▸ **Selection**:
Credit Risk Classification: Faster Machine Learning with Intel Optimized Packages

By Nikhila Haridas,

Published:04/20/2018   Last Updated:04/20/2018

Abstract

This paper explains the importance of using Intel® Performance Libraries to solve a machine-learning problem such as credit risk classification. The objective of solving a credit risk classification problem is to minimize loss from the bank’s perspective; for example, when a person applies for a loan, the bank has to make a decision regarding whom to give approval for the loan and whom not to. The case study uses Intel® Distribution for Python* and Python API for Intel® Data Analytics Acceleration Library (Intel® DAAL)—named PyDAAL—to boost machine-learning and data analytics performance. Using the advantage of optimized scikit-learn* (Scikit-learn with Intel DAAL) that comes with Intel® Distribution for Python, we were able to achieve good results for the prediction problem.

Introduction

Credit risk is one of the major financial risks that exists in the banking system. How a bank manages its credit risk is very critical for its performance over time; capital depletion through loan losses has been the proximate reason for most organization failures. Distinguishing and rating credit risk is the primary step in managing it effectively. The applicant is a good credit risk if the user is likely to repay the loan. Conversely, if the user is not likely to repay the loan, the applicant is considered as a bad credit risk. The bank has to analyze applicant’s demographic and socio-economic profiles before a decision is made regarding his and her loan application.

With the help of Intel optimized computational packages and an Intel® Xeon® Gold 6128 processor, a faster predictive model is developed on this data. The machine-learning model helps to guide the bank manager to make a decision whether to approve a loan to a prospective applicant based on his and her profiles.

Hardware Details

The hardware configuration of Intel® Xeon® Gold 6128 processor is shown in table 1.

Table 1. Hardware Configuration.

Name Description
Intel® Xeon® Gold processor based architecture x86_64
CPU op-mode(s) 32-bit, 64-bit
Byte order Little Endian
CPU(s) 24
On-line CPU(s) list 0-23
Thread(s) per core 2
Core(s) per socket 6
Socket(s) 2
NUMA node(s) 2
Vendor ID Genuine Intel
CPU family 6
Model 85
Model name Intel® Xeon® Gold 6128 processor 3.40 GHz
Stepping 4
CPU MHz 1199.960
BogoMIPS 6800.00
Virtualization type VT-x
L1d cache 32K
L1i cache 32K
L2 cache 1024K
L3 cache 19712K
NUMA node0 CPU(s) 0-5,12-17
NUMA node1 CPU(s) 6-11,18-23

Software Configuration

The development of this use case had the following dependencies (table 2).

Table 2. Software Configuration.

Library Version
Anaconda* with Intel channel 4.3.21
Intel® optimized for Python* 3.6.3
Optimized scikit-learn* 0.19.0
Intel® optimized for NumPy 1.13.3

Dataset Description

The original dataset contains 1,000 entries with 20 categorical and symbolic attributes. Each entry represents a person who applies for a credit loan with a bank. Each person is classified as good or bad credit risks according to the set of attributes. Table 3 shows the set of attributes in the dataset.

▸ **Supplied records**:
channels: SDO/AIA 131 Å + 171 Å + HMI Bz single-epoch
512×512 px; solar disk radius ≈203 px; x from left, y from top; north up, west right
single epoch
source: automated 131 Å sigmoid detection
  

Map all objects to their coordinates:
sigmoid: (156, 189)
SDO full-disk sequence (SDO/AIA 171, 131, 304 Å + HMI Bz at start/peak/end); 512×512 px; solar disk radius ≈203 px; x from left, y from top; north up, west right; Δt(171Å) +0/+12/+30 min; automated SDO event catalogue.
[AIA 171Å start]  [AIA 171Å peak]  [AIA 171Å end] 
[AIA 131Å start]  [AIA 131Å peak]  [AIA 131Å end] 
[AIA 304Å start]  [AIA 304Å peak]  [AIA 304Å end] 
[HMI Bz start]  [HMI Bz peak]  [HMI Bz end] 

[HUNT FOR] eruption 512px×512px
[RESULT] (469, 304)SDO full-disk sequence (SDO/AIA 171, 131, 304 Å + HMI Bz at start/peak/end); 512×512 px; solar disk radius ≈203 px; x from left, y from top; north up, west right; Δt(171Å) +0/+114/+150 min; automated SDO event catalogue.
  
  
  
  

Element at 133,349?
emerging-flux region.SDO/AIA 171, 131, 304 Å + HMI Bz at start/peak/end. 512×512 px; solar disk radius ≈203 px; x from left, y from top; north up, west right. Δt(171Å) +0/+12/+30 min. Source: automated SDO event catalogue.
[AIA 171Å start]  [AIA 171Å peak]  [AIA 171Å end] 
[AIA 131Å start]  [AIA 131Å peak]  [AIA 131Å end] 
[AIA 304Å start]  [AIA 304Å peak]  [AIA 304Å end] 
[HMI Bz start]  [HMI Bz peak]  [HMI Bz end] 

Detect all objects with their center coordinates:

▸ **Aim A**:
Answer these about the credit risk article:
(i) How many entries does the original dataset contain?
(ii) What version of optimized scikit-learn is used?
(iii) How many CPUs does the hardware table list?
▸ **Aim B**:
Name each library in the software configuration table of the credit risk article, with its version.
You won't need the data for this.

▸ **Full output A**:
(i) 1,000
(ii) 0.19.0
(iii) 24

▸ **Full output B**:
Anaconda* with Intel channel: 4.3.21
Intel® optimized for Python*: 3.6.3
Optimized scikit-learn*: 0.19.0
Intel® optimized for NumPy: 1.13.3